It's 8 a.m. on Chrystie Street in Chinatown and I'm sitting on a bench in front of the Golden Age Center, a little teary.
The intense stare from a plain clothes cop, as his group roused a sleeping man from a park bench, collided, I think, with memories of being a whole lot younger ,and living in my first New York apartment just off Canal Street. I kept walking, but the tears were coming.
I think that's what happened. Maybe that and seven weeks of bronchitis and pneumonia which left me tired. And some raw blistered feet. And the beautiful elderly Chinese man moving through a tai chi soft form who shared the toddler's playground with me and my coffee a moment ago.
Tears go like that, I suppose.
What I remembered as I walked, after trying to smile at the cop, hoping he'd feel a little better about a difficult job, was that twenty years ago, the great lesson I learned right here in Chinatown was to smile at people.
Back in those days, New York grated on me like a new asphalt patch: smelly, sticky, and uneven. Chinatown, in particular was fast and dirty.
As epiphanies go, this one isn't going to open lilies, but it occurred to me one day that when I was out walking with my boyfriend, the merchants, no, entire sidewalks, it seemed, broadened in smiles. And when I was alone, they closed as quickly.
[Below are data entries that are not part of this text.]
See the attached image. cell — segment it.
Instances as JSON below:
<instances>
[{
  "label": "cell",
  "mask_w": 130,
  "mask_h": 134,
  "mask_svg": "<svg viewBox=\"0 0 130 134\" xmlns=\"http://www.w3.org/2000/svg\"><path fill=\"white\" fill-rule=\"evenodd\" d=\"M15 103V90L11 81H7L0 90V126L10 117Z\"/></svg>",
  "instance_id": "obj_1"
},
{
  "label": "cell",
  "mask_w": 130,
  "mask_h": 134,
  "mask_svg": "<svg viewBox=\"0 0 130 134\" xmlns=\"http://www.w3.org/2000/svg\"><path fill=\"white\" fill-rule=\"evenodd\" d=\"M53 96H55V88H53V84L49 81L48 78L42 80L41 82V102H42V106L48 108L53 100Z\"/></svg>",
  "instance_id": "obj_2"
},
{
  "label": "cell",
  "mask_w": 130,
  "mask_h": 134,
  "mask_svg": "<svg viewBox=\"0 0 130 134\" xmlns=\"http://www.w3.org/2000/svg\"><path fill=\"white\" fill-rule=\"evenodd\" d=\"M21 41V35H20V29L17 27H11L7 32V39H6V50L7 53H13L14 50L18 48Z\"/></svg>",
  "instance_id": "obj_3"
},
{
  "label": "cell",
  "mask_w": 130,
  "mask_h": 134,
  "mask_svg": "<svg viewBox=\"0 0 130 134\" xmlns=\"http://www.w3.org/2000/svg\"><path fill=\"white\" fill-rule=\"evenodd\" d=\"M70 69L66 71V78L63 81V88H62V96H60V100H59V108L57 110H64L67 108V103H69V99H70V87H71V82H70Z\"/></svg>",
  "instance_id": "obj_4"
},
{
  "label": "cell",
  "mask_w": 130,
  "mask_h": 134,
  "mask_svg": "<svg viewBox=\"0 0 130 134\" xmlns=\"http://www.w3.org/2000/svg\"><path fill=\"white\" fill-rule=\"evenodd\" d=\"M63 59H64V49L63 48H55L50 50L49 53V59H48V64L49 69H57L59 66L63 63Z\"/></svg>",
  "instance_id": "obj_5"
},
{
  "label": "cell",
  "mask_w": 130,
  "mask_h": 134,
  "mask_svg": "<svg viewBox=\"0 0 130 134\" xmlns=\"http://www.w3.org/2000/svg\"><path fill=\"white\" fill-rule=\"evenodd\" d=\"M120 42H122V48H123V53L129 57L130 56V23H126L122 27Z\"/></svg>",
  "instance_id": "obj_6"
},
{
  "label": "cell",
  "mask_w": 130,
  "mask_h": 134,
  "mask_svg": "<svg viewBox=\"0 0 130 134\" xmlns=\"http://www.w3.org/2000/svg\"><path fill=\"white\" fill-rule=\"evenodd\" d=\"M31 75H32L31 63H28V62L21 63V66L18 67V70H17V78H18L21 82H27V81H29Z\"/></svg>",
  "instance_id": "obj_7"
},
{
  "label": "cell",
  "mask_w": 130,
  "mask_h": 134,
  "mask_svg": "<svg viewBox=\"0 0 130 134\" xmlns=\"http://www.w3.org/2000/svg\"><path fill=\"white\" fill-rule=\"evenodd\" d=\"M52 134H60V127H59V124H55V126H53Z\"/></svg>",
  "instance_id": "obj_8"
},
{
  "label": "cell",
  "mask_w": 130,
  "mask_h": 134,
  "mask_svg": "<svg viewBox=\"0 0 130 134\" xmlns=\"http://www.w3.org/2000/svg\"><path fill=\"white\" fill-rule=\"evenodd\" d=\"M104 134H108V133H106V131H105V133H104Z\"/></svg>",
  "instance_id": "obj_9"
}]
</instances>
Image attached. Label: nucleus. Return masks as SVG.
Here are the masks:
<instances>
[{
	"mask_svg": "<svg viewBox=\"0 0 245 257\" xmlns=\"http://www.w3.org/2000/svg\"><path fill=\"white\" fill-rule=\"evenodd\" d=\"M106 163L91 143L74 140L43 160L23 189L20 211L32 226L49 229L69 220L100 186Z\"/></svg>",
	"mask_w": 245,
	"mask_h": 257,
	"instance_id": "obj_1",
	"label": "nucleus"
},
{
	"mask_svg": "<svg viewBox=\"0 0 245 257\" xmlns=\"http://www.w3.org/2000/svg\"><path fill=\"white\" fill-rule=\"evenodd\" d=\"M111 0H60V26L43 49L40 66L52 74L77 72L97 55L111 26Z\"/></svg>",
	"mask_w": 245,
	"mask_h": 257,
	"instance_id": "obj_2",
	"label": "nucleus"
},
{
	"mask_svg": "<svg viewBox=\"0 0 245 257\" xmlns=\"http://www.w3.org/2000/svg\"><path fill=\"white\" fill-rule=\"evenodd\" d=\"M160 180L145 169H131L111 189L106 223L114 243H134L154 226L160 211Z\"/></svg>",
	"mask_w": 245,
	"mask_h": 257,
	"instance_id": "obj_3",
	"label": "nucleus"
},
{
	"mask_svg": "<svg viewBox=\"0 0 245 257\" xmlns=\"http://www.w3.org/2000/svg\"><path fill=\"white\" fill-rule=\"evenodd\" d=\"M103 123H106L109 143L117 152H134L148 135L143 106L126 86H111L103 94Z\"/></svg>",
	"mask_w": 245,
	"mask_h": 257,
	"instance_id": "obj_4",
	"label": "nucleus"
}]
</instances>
I resented the difference for a while, until I finally realized that for his many bad habits, he made me laugh, and the people around us smiled back. It was so simple.
I tested and proved my theory: the difference was me. In a city where *how many* languages are spoken, where the person standing next to me in line for green peanuts and bok choy may have left their childhood village in China about, say, a week ago and may be living in their first concrete jungle, a smile is everything.
It's small town and worldly at the same time; practical and the epitome of elegance, I've decided, as I've seen its different forms practiced around the planet.
That Tai Chi. The tough street kids who laughed and watched the Chinese guy's soft form, had no idea that it is the subtle strength and memory practice for a powerful street fight martial art that uses an aggressor's attack as its only weapon.
My own tai chi teacher answered the question once "So what's the difference between tai chi and yoga?" His answer "What are you going to do if someone knocks you off your yoga mat?"